As any parent believes who’s ever dropped coin on one of the E. D. Hirsch-inspired What Your ___th Grader Should Know books, there are things kids need to know to move forward in their education toward satisfying, productive adulthood. The Hirsch materials may not be everyone’s taste, but surely some things are. Why not the Common Core, which echoes Hirsch’s work?

Yet the Common Core is under assault from all sides, even as many schools, including some independent schools, rush to embrace it. (I note that the independent schools seem to find the standards in math more useful than those in language arts.) Part of this lies in a deep suspicion, on both the right and the left, of government’s place in education.

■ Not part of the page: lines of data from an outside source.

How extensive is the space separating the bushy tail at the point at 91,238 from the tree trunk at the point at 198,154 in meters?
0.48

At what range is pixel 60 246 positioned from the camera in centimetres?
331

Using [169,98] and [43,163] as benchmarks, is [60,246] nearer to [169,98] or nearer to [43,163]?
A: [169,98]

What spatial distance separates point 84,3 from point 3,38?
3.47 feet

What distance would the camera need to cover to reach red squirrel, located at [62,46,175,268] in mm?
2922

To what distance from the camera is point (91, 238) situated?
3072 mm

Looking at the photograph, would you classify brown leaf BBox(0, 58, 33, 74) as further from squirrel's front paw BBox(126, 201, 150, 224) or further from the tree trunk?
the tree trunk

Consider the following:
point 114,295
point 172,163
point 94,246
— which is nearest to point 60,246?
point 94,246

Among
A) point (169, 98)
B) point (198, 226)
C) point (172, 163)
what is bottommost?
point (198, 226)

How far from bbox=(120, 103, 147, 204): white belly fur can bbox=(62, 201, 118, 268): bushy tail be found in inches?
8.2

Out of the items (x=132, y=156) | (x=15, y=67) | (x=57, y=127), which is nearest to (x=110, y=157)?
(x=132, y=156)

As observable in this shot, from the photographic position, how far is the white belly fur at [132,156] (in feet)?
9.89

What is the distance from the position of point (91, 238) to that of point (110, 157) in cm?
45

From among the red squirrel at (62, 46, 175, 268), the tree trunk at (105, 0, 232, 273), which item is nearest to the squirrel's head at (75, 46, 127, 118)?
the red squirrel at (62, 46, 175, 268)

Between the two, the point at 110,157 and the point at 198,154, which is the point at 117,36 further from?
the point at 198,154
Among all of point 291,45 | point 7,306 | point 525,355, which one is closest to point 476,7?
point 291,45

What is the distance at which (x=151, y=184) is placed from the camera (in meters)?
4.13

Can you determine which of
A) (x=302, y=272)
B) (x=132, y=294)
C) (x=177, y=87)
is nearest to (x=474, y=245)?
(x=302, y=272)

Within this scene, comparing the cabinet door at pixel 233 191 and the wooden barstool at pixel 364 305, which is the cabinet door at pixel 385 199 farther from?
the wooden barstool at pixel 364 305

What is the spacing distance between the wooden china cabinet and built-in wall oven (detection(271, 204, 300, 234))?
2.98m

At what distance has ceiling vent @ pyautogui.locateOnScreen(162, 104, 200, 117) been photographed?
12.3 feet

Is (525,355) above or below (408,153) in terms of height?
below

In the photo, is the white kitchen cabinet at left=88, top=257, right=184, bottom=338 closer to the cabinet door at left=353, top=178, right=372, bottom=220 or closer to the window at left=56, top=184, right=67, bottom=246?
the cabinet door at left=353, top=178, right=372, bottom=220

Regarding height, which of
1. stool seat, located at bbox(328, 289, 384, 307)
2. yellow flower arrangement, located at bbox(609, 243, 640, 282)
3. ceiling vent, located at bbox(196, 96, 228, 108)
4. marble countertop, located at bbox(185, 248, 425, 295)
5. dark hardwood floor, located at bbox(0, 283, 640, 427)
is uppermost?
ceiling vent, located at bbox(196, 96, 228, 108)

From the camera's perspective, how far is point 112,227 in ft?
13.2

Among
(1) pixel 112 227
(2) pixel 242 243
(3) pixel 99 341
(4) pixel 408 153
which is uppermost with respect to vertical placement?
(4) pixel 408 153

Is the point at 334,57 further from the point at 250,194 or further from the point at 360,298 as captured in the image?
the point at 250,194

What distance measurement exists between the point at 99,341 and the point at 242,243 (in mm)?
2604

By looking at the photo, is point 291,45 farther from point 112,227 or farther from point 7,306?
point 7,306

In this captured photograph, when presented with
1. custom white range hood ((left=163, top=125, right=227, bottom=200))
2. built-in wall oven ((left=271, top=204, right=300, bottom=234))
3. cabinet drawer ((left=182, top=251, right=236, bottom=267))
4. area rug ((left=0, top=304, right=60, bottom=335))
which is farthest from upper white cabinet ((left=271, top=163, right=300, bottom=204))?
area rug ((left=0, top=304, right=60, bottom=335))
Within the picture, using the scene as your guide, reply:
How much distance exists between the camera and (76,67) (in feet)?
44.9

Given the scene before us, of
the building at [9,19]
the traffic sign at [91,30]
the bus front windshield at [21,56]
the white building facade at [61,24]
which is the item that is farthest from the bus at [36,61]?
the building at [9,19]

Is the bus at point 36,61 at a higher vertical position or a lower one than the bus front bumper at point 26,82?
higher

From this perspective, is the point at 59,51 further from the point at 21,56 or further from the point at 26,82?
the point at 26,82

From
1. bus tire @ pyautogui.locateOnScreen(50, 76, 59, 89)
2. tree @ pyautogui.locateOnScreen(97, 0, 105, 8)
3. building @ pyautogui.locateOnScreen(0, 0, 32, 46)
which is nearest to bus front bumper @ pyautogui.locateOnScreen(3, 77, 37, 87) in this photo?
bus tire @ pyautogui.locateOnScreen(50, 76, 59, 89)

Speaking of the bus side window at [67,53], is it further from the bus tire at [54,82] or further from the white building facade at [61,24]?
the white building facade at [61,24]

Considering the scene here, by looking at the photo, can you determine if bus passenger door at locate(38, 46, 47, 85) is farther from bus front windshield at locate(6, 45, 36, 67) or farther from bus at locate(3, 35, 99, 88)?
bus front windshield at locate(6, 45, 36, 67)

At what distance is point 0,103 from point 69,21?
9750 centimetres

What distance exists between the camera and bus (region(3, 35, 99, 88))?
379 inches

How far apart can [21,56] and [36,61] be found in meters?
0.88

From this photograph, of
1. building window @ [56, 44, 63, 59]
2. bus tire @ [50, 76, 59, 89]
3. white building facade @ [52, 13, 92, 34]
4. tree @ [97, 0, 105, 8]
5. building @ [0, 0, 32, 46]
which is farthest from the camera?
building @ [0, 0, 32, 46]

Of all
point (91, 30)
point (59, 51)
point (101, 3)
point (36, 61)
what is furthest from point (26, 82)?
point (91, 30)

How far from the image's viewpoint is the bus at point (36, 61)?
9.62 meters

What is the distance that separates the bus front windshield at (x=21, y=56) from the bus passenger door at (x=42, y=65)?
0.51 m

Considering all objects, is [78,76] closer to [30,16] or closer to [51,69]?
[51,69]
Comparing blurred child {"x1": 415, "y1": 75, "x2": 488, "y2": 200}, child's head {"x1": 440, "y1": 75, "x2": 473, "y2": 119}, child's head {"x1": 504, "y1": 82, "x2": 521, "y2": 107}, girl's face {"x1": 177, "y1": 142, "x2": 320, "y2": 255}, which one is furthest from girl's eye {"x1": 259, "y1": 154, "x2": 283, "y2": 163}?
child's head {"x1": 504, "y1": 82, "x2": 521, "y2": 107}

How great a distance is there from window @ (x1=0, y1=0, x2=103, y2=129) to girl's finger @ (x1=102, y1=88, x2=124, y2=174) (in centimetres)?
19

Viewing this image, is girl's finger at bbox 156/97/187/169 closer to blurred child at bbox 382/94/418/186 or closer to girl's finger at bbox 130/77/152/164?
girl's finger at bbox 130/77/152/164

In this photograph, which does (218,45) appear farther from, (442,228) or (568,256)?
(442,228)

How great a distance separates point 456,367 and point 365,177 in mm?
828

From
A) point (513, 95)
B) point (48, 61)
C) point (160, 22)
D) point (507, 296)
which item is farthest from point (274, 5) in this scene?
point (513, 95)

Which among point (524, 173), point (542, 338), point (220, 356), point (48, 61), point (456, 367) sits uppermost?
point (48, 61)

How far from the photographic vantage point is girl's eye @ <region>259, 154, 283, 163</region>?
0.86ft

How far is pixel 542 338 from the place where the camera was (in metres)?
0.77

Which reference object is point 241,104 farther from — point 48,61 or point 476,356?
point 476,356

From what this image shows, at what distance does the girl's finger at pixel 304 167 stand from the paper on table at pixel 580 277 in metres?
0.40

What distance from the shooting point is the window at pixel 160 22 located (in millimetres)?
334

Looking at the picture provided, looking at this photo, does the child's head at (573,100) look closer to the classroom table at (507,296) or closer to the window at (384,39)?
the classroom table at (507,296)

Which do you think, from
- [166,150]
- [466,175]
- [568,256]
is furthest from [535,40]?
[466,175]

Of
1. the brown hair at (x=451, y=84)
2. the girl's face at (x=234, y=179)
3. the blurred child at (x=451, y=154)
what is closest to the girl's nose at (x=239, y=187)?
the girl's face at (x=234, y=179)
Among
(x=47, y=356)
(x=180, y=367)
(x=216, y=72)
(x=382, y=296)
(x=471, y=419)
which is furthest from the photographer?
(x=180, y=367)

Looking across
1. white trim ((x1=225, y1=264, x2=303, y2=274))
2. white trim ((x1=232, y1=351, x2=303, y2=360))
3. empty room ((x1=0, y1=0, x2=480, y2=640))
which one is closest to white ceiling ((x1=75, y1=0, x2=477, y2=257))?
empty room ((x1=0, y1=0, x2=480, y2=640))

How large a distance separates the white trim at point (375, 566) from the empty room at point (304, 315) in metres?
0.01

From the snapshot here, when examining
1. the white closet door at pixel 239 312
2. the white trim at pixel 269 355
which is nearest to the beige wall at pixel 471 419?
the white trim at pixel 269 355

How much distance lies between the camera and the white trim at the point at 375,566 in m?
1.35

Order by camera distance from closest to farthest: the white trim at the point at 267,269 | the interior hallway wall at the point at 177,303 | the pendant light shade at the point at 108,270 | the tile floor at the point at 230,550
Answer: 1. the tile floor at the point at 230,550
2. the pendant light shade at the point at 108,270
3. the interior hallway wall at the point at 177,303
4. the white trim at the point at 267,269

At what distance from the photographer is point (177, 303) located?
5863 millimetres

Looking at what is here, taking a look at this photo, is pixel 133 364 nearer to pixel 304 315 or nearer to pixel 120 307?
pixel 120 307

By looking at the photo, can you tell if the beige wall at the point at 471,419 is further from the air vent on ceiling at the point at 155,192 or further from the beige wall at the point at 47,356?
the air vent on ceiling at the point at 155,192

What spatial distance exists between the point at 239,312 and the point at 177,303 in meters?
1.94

One liberal objection to the Common Core seems to stem from its apparent “one size fits all” application. Lisa Nielsen has had perhaps the best ink in the “anti-" crusade in a Huff post blog suggesting that the Common Core is an attack on “progressive education.” No less than Hirsch himself fired back, blasting Nielsen’s thesis while edifying readers with an exegesis on “progressivism” as an educational movement. At what grade level does your kid need to know about John Dewey and Hegel? Hirsch knows, and now you can, too.

I’ve been interested in progressive education for a while, and in the great scale of things the Common Core is a milder threat than some other. While Hirsch was trying to clean Nielsen’s clock at Huffington, the far right--whose fulminations regularly light up my “progressive education” Google alert--calls the Common Core “Marxism for children,” a dumbing down of curricula to facilitate a Communist takeover of our schools and of our children’s minds. Nor do they approve of federal incentives for states to adopt: “the government coercing the states to carry the Common Core Standards violates the Constitution.” Wow! (This link, which I include while holding my nose, will enlighten you on this perspective.)

At the Diane Ravitch blog and its many sources, where I tend to find myself nodding in agreement most of the time, excoriation of the Common Core is a regular feature. Whether it’s just the imposition of standards, or the imposition of standards “adopted” by state governments but not necessarily by bodies of teachers, or the imposition of standards that continue to neglect other subjects--M is there, but what about S, T, E, and the hugely-neglected A?--or the imposition of standards with Hirschian (or far more disturbing, ALEC-related) roots, or the imposition of standards that might be a Trojan horse for yet more testing, plenty of teachers in the trenches as well as some influential educational analysts don’t like the Common Core.

It goes back to the Wonder Bread analogy for me. Maybe the Common Core Standards are too well wrapped, whether in flags, promises, or some more commercial or sinister guise. At the same time, they may simply be the lowest common denominator, educational white bread, far more squishy than nourishing.

Variations in schools’ expectations for students have always been pernicious in their effects--and their causes, too: unevenly distributed resources, a heritage of prejudice and apathy. With many children at a disadvantage even before their first day of school, the notion of national standards as a remedy--even if not the Common Core--might seem commendable.

It is sad, then, to find ourselves in an environment in which the Common Core debate echoes those over every other topic with educational implications, from teacher evaluation to school menus to the regulation of firearms: they’re all regarded, by someone, as part of a conspiracy to destroy the future of children in a free society. The Common Core may or may not be educational Wonder Bread--the debate must go on--but the times we live in seem sometimes to rob us of common sense.